■ Work to be completed
Can you reproduce the data below line for line, with the pictures left out?

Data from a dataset
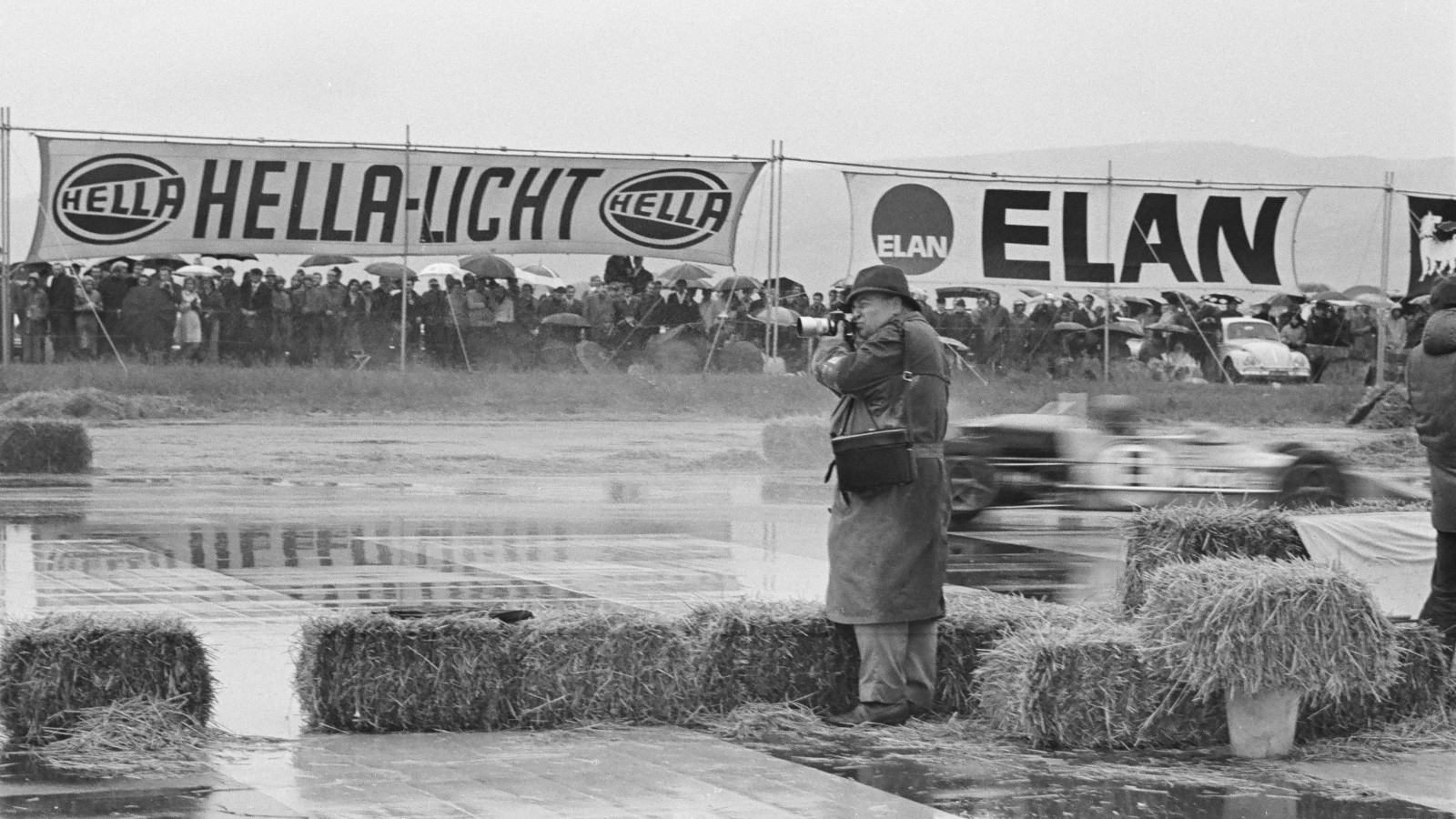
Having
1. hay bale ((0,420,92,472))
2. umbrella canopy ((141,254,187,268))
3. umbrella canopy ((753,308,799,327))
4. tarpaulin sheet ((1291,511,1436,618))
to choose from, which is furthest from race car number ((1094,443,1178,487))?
umbrella canopy ((141,254,187,268))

■ Exercise output
Having
1. hay bale ((0,420,92,472))
2. umbrella canopy ((141,254,187,268))
3. umbrella canopy ((753,308,799,327))
4. tarpaulin sheet ((1291,511,1436,618))
to choose from, which is furthest from race car number ((1094,443,1178,487))?
umbrella canopy ((141,254,187,268))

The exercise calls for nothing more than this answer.